▶ _Problem description_
Rewrite the stretch of lines from the one containing "Which one from" through the end, changing "closest" to "nearest" and keeping everything else the same.

▶ _Input data_

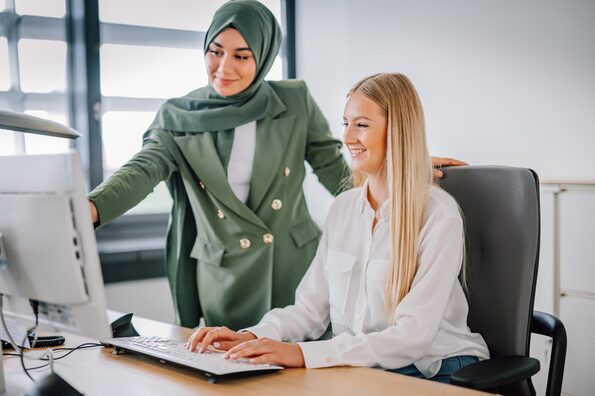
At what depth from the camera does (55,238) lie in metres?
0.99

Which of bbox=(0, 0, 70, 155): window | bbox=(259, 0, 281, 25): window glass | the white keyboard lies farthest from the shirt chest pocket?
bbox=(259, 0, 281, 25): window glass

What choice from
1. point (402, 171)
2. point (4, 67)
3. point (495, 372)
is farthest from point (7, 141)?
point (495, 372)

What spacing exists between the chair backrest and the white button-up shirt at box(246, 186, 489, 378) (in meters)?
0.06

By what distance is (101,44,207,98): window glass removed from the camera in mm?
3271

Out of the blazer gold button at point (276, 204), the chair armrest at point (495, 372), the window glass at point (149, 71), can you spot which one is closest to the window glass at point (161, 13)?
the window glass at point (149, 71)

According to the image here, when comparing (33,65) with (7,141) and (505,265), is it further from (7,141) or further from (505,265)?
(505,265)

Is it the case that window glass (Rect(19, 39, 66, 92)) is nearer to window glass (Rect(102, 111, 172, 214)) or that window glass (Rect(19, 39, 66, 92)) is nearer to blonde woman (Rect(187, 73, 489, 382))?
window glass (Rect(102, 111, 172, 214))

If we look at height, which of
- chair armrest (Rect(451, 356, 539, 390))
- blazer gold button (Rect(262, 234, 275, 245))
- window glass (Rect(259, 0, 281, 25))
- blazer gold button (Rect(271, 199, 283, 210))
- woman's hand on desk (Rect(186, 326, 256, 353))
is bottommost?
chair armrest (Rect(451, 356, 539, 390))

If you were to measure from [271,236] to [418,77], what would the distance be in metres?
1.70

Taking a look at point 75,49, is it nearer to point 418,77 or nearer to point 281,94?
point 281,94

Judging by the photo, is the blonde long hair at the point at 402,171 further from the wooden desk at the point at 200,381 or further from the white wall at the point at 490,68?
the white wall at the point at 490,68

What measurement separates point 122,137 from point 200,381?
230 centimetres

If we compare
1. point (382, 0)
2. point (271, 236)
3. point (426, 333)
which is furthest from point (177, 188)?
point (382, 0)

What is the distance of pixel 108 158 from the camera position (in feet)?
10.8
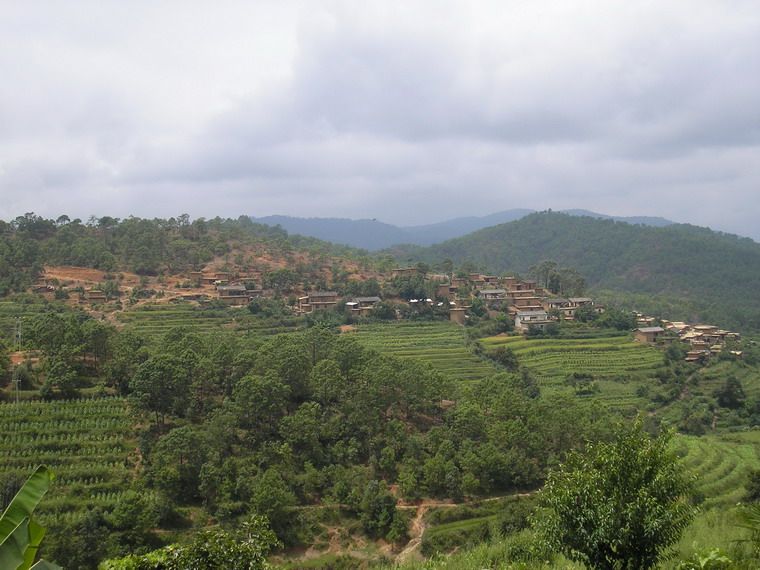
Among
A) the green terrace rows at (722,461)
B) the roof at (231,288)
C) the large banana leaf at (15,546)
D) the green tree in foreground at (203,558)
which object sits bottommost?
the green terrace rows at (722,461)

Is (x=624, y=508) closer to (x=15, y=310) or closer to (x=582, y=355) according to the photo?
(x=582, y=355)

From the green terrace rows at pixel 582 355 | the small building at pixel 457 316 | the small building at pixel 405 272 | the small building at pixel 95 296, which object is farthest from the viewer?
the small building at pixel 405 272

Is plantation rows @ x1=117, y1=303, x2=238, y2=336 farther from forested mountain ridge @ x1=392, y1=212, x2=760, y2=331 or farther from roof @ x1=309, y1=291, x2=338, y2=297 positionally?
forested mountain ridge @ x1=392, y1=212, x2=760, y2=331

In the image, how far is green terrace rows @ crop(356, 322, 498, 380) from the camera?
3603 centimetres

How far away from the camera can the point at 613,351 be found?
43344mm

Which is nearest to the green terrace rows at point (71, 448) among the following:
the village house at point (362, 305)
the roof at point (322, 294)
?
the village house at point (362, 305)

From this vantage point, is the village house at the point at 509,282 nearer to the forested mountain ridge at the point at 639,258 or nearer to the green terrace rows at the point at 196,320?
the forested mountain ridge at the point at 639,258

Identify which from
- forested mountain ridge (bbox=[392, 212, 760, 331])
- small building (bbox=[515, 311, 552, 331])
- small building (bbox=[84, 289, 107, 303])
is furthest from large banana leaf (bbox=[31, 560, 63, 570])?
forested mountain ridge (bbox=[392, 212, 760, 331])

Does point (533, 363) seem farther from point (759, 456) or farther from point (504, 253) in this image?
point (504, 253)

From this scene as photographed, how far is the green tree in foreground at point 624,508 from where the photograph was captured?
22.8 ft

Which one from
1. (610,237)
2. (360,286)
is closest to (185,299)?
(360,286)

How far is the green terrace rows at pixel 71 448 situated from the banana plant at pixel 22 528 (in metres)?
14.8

▶ _Result of this task_
Which one from
1. (610,237)
2. (360,286)
is nearest to (185,299)?
(360,286)

How far is the green terrace rows at pixel 71 448 situated from the banana plant at pixel 22 528 (in metres)?
14.8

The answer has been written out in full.